Han Sen tahu Tuhan benar. Sutra Dongxuan dan permainan catur memiliki banyak kesamaan. Di masa lalu, dia telah meneliti keterampilan catur, jadi kemampuan caturnya cukup bagus.
Tetapi bermain catur melawan Tuhan lebih dari sekadar latihan. Pasti ada lebih banyak tekanan dalam permainan catur yang lebih seperti deathmatch. Jika dia jatuh cinta pada tipu daya Tuhan, ada kemungkinan dia bisa berakhir seperti Bajak Laut Suci. Han Sen menggelengkan kepalanya dan berkata, “Saya akan mempersiapkan putaran berikutnya. Saya tidak punya waktu untuk bermain.”
Han Sen mengatakan yang sebenarnya. Dia harus mencapai kelas kupu-kupu sebelum ronde berikutnya dimulai.
“Jika Anda kalah, Anda tidak perlu memberi saya apa pun. Jika kamu menang, aku bisa memberimu bidak catur ini.” Tuhan menunjuk bidak catur yang menjadi Bajak Laut Suci.
“Untuk apa saya membutuhkan bidak catur itu?” Han Sen menggelengkan kepalanya.
“Orang bisa menjadi bidak catur, dan bidak catur bisa menjadi manusia. Jika Anda memiliki bidak catur ini, Anda dapat melakukan apa pun yang Anda inginkan dengannya. Dia hanya bisa melakukan apa yang Anda ingin dia lakukan. Jika ada pisau gunung api laut di depan, dia tidak bisa menyesalinya. ” Setelah berbicara, Tuhan mengambil bidak putih, meletakkannya di papan catur, tersenyum, dan berkata, “Giliranmu.”
Han Sen tidak tahu apa level Bajak Laut Suci, tetapi dia setidaknya harus menjadi kelas kupu-kupu karena dia dapat dengan bebas masuk dan meninggalkan Taman Luar Angkasa. Memiliki makhluk yang didewakan yang bisa dikendalikan seperti itu akan sangat baik untuknya.

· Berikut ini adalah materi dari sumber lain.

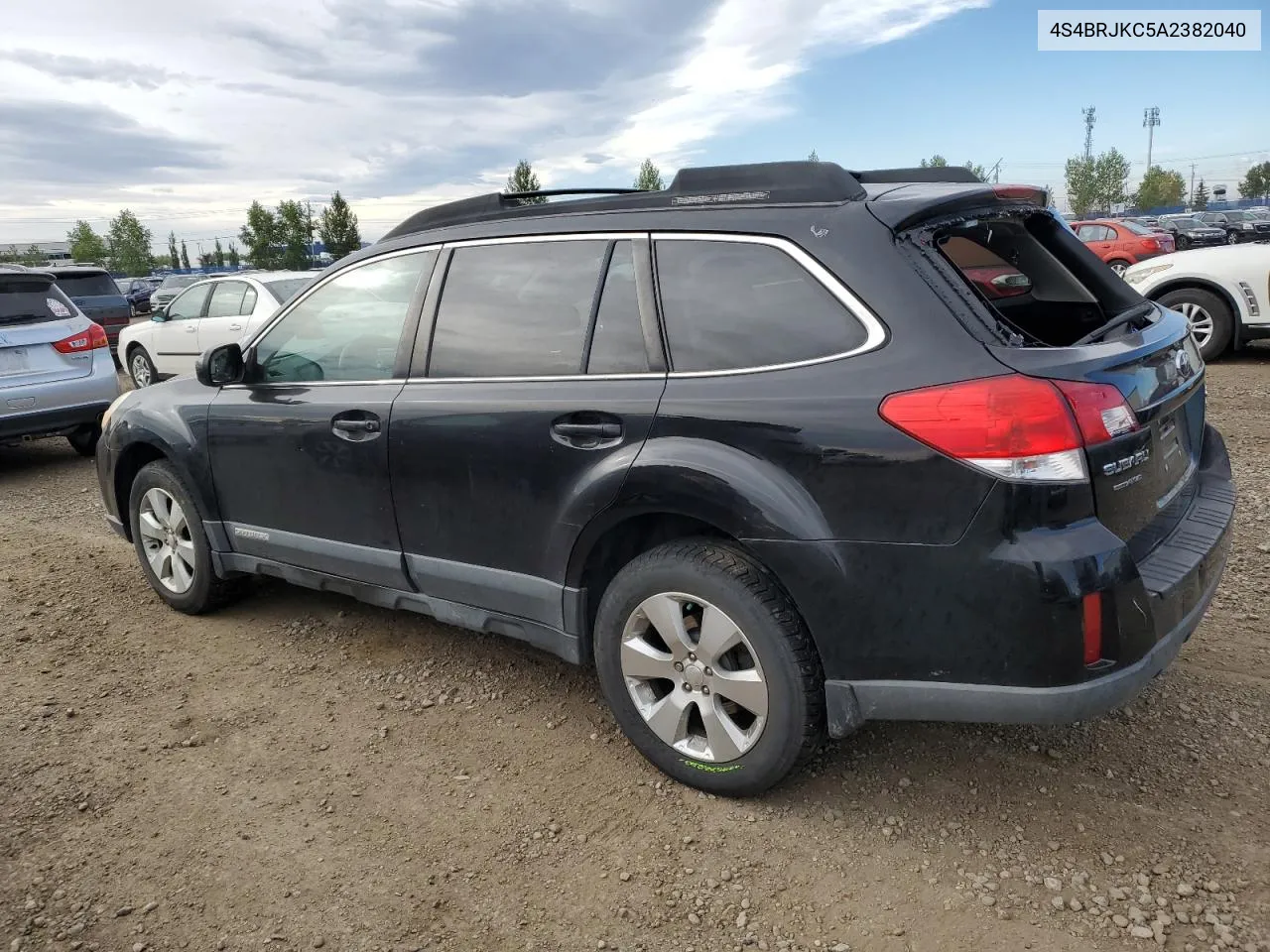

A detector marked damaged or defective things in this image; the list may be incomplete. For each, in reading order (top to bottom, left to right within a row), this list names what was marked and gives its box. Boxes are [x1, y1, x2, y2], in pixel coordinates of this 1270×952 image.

Bajak Laut Suci juga memiliki kekuatan untuk bebas masuk dan keluar dari Taman Luar Angkasa, yang membuat Han Sen khawatir. Dia khawatir Bajak Laut Suci akan menjadi alat bagi orang-orang dari ras lain untuk menyerang Taman Luar Angkasa. Jika dia bisa menyimpan Bajak Laut Suci di sakunya, itu akan bermanfaat.
Itu adalah godaan besar, tetapi Han Sen tidak berani mempercayai Tuhan.
“Aku mengatakan bahwa selama setengah tahun ke depan, aku tidak akan melakukan apa pun untuk menyakitimu,” kata Tuhan dengan dingin. “Aku tidak akan mengingkari janjiku. Kamu harus tahu bahwa Tuhan tidak bisa berbohong.”
“OKE. Anda bertaruh dengan saya untuk melakukan ini. Saya kira saya akan berpartisipasi. ” Han Sen mengambil bidak catur dan duduk di hadapan Tuhan.
Han Sen berpikir keterampilan caturnya tidak terlalu buruk. Di Aliansi, dia adalah salah satu pemain catur kelas atas. Ketika dia bermain catur dengan Tuhan, dia kalah telak.
Kebuntuan tidak dihitung. Han Sen dan Dewa bermain delapan putaran. Han Sen kalah setiap saat. Dia tidak mampu untuk melawan. Dia kalah total.
Han Sen bermain catur dengan Tuhan seperti bermain melawan superkomputer. Gerakan yang dia lakukan membutuhkan waktu lama untuk diperhitungkan, tetapi lawannya akan merespons dengan gerakan yang tampaknya hampir acak. Tampaknya Tuhan bahkan tidak memikirkan apa yang harus dilakukan. Meski begitu, Han Sen sangat kehilangan setiap kali.